Excerpted from Do It Yourself Home Improvement

More in Windows Walls and Doors

Tape and Joint Compound

After you have cut and installed in place each drywall sheet, you will need to smooth the joints. Creating a smooth finish between drywall panels requires both tape and joint compound.

Joint tape is used to reinforce the seams between drywall panels. You can also use it to repair any cracks in your walls. Paper tape used to be the only option available for drywalling, and it is still in use. Paper tape is 2" wide with a light crease along the center for folding to create straight inside corners. Fiberglass mesh tape is more popular than paper tape because it is easier to work with. Available in widths of 1-1/2" and 2", mesh tape can be found in non-adhesive and self-adhesive rolls. It is used along gaps and around holes in walls. It is more difficult to create a straight seam in corners with mesh tape and it is more easily torn than paper tape. If you are drywalling a large space, mechanical taping tools are available.

Joint compound
Premixed and powdered joint compounds are available, and are rated by drying time. You may hear about taping and topping compounds. Taping compounds are used for the first coat, where you embed the tape along the drywall seam. Coarser, fast-drying compounds are usually used during this first pass. Thinner, topping compounds are used on the top coats. All-purpose joint compounds are somewhere in between. These are a good choice for small areas, and for DIYers wanting to tackle drywalling for the first time.

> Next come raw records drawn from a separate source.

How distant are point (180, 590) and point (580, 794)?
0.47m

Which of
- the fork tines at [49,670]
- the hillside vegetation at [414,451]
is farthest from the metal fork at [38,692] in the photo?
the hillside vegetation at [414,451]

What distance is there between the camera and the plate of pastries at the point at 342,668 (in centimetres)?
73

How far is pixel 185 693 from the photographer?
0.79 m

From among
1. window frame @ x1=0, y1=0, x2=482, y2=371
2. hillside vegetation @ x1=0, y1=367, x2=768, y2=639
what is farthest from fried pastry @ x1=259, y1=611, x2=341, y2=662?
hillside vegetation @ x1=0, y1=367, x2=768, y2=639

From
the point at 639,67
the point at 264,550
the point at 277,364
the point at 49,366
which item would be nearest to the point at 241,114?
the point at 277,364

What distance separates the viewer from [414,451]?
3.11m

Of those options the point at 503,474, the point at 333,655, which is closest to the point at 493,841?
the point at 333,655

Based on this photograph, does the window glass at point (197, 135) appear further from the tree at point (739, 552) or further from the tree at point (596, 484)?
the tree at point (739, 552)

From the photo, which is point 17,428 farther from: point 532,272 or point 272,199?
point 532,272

Powdered joint compounds need to be mixed with water, and come in a variety of textures. Usually available in bags, the powder can be stored at any temperature.

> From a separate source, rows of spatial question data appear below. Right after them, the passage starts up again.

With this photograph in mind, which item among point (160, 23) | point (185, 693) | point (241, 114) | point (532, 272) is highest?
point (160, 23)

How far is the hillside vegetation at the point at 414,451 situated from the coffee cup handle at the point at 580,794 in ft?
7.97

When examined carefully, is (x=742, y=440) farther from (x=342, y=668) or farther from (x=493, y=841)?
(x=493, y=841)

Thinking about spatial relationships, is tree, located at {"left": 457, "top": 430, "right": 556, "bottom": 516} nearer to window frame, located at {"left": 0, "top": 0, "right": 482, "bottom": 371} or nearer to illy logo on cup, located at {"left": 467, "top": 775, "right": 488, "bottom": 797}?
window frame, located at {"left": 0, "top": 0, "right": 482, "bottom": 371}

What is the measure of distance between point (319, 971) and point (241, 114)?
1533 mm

Premixed joint compound is available, ready-to-use, in buckets. Keep out of sunlight, and do not allow it to freeze. It lasts about a month after opening.

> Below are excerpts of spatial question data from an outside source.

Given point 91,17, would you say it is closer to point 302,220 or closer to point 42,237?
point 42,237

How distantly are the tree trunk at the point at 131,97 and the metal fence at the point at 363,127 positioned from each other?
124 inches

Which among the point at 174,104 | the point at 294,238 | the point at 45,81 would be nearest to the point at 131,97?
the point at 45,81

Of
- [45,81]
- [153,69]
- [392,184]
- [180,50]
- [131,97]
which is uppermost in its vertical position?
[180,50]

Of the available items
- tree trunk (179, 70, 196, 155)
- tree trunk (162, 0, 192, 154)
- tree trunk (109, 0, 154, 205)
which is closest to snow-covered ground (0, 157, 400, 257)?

Fast-setting joint compound is called "setting type." Products are available that can set in as little as 20 minutes. The benefit of working with fast-setting joint compound is that you can apply a second coat sooner. If you choose to work with fast-setting, be aware that you have limited time to apply the mixture, so be careful to mix only an amount that you can use in the time you have available.

Fiberglass non-adhesive tape
This has to be stapled over seams to be secured in place. It is harder to work with than self-adhesive tape. It can be cut using a utility knife (Image 1).

Fiberglass self-adhesive tape
Self-adhesive tape can be simply pressed over seams to adhere in place. With the ease of use comes a higher price tag–it is more expensive than non-adhesive tape (Image 2).